À Téhéran, la rumeur raconte que l'armée pourrait, elle aussi, emboîter le pas aux protestataires. Dans une lettre, néanmoins difficilement authentifiable, et qui fait le tour de l'Internet, de hauts gradés de l'armée régulière osent s'insurger contre la répression en cour. «C'est invérifiable, mais c'est plausible. Car l'armée représente l'enfant pauvre de la révolution. À l'inverse des gardiens de la révolution - l'armée parallèle et idéologique -, elle n'a pas bénéficié de la manne pétrolière. Si elle reçoit l'ordre d'intervenir contre les manifestants, elle n'a, a priori, aucune motivation pour mater dans le sang un soulèvement populaire», remarque Azadeh Kian. Contactés en Iran, plusieurs témoins évoquent, eux, l'essoufflement de certains membres de la police et des forces antiémeute. «Ils sont nombreux à avoir des cousins ou des frères parmi les manifestants.

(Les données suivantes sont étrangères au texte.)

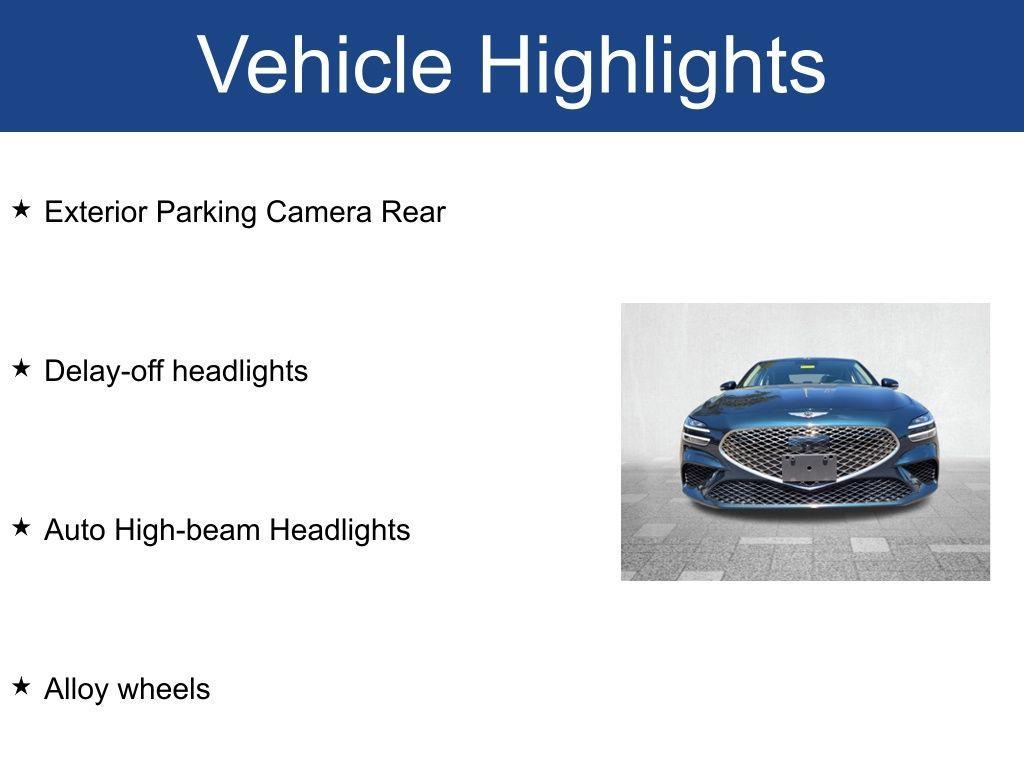 Vehicle Highlights

★ Exterior Parking Camera Rear

★ Delay-off headlights

★ Auto High-beam Headlights

★ Alloy wheels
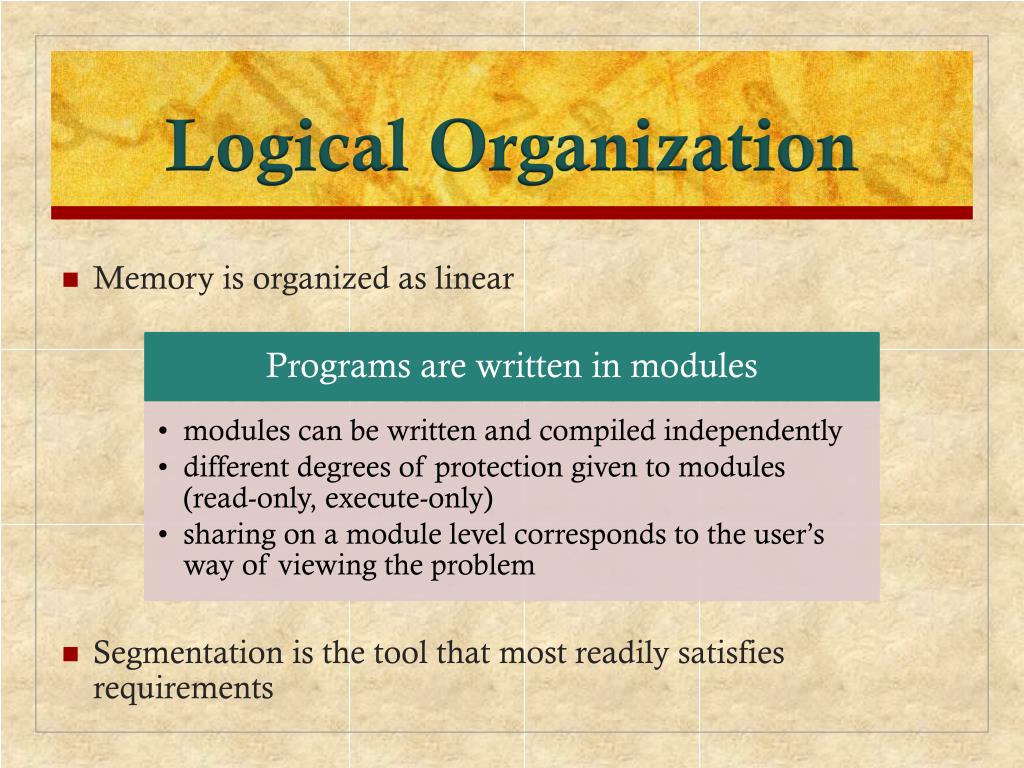 Logical Organization

■ Memory is organized as linear

Programs are written in modules

• modules can be written and compiled independently
• different degrees of protection given to modules (read-only, execute-only)
• sharing on a module level corresponds to the user's way of viewing the problem

■ Segmentation is the tool that most readily satisfies requirements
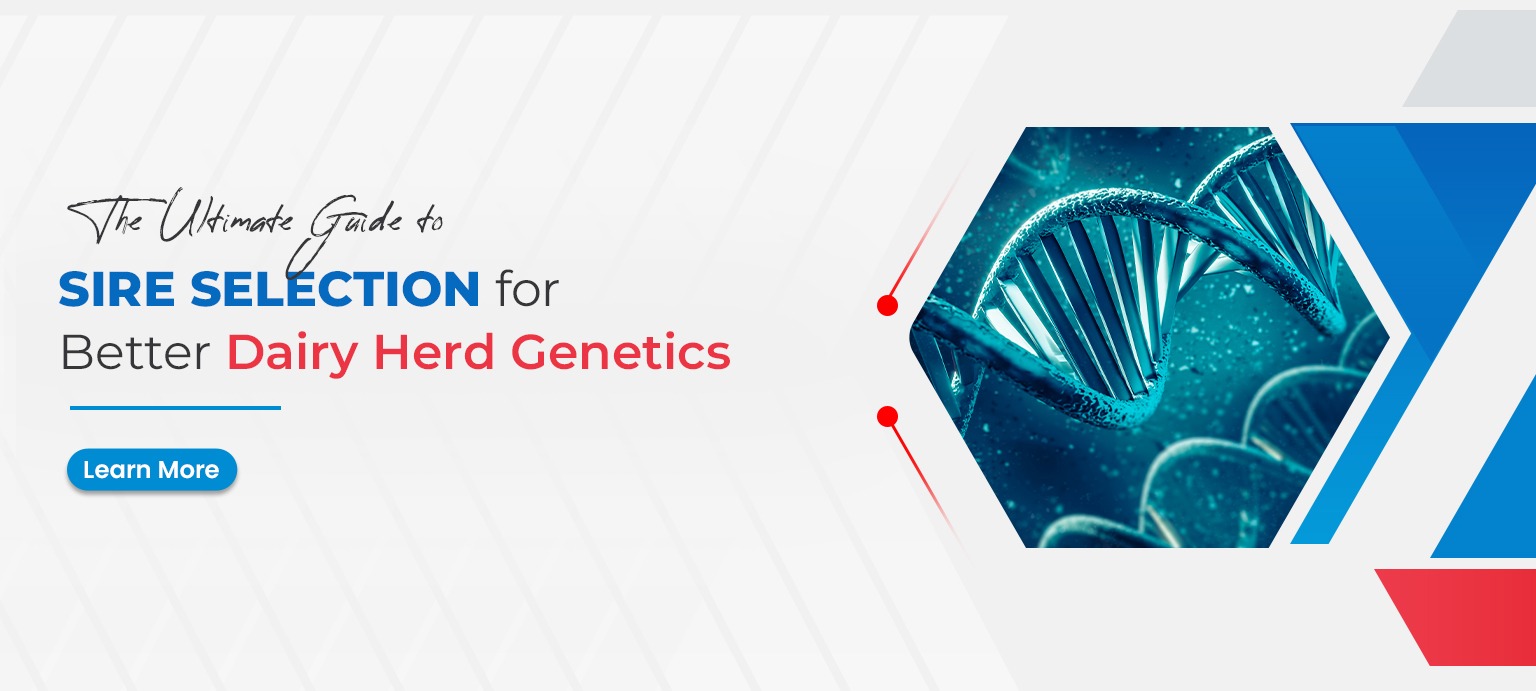 The Ultimate Guide to
SIRE SELECTION for
Better Dairy Herd Genetics

Learn More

Ils font face à un difficile dilemme», constate un journaliste iranien.
Spirale de commémoration des martyres
Le cycle de la violence est vicieux. Car il pourrait se retourner contre le régime. D'autant plus que, prise au piège de ses propres traditions chiites, où le culte des morts est important, la République islamique est en train de s'enfoncer dans une spirale interminable de commémoration des martyres de la contestation, donnant lieu à de nouvelles manifestations. «Cette situation n'est pas sans rappeler celle de la révolution de 1979», relève Azadeh Kian.
La République islamique est-elle, pour autant, au bord de l'effondrement ? «Faute d'alternative politique, il est difficile d'imaginer un renversement du régime», répond-elle. Avant de poursuivre : «On peut imaginer une solution transitoire dans laquelle le guide suprême serait amené à céder une partie de son pouvoir en acceptant d'être remplacé par un conseil collégial, tandis que d'autres institutions comme le Parlement bénéficieraient d'un rôle plus prépondérant.» Mais encore faudrait-il qu'Ali Khamenei soit prêt à accepter certaines concessions. «Si aucune solution n'est trouvée, le pire est à prévoir», prévient un autre journaliste iranien, qui n'exclut pas la possibilité d'une «guerre civile».